Ministerie van Binnenlandse Zaken en Koninkrijksrelaties
Inhoud pagina: Toespraak minister Hirsch Ballin bij herdenkingsbijeenkomst in
Tuin van Bezinning
11 juni 2010
Hier, in dit nationaal monument van de politie, herinneren we ons onze
collega's, onze dierbaren. We zijn hier om stil te staan bij de offers
van het vak. En we zijn hier om kenbaar te maken dat we die offers niet
vergeten zijn.
Herinneren is een vorm van ontmoeten.
De Tuin van Bezinning is een ontmoetingsplek. Een plek waar we terug
kunnen denken aan de mensen die we zo goed hebben gekend, en die zijn
gestorven in de uitoefening van hun vak.
Het is goed dat er zo'n plaats is.
U weet hoe het is vlak na het overlijden van een dierbare.

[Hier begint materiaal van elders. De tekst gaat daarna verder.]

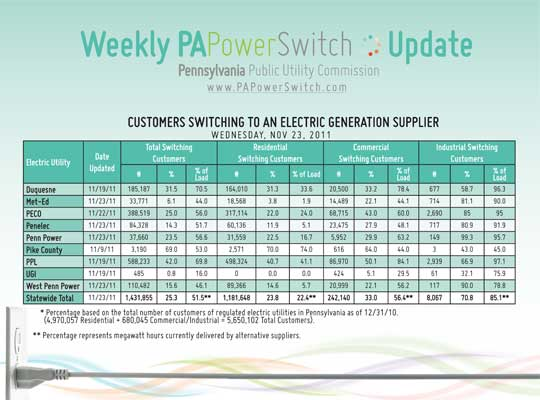 PA power switching stats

Je hebt het
gevoel dat hij of zij er nog is.
Je denkt iemand in een flits te herkennen op straat, je hoort zijn
stem, en ook geur of muziek kunnen je gedachten op ieder willekeurig
moment doen teruggaan naar de overledene.
Het kan verdriet oproepen of troost bieden.
De dichter Vasalis heeft mooi onder woorden gebracht wat een
plotselinge flard muziek teweeg kan brengen, en ik lees een paar regels
voor.
Een warm en onverwacht verdriet,
eerbied voor de gewoonste dingen,
neiging om hardop mee te zingen,
en dan te huilen om dit lied
ontstond in mijn verwend gemoed.
Ik voelde me bedroefd en goed.
Ze drukt hiermee - in mijn ogen - een universeel gevoel uit dat
iedereen onbewust en onverwacht wel eens heeft ervaren. Dat is
volstrekt persoonlijk en valt niet te sturen.
Des te belangrijker is het dat er een plaats is waar herinneringen een
vaste plek kunnen krijgen. Een plek waar mensen gesteund worden in het
besef dat ze niet alleen zijn in hun verdriet. Een plek die ook tot
bezinning en reflectie kan leiden.
Zes jaar geleden werd de Tuin van Bezinning geopend. De voortvarendheid
waarmee het initiatief werd omarmd en uitgevoerd, gaf aan dat er grote
behoefte bestond aan een nationaal monument voor de politie.
Het monument brengt goed tot uitdrukking dat er een grote onderlinge
verbondenheid is binnen de politie.
De moeder van een overleden agent zei destijds bij de oprichting: "Het
is mooi dat er iets tastbaars is waarmee je laat zien: het zijn onze
mensen; wij vergeten ze niet".
De afgelopen vijf jaar heeft laten zien dat de behoefte aan een vaste
herdenkingsplek groot is. Ook buiten de herdenkingsbijeenkomsten komen
er wekelijks mensen of groepen medewerkers van korpsen om eer de
bewijzen en stil te staan bij de risico's van het vak.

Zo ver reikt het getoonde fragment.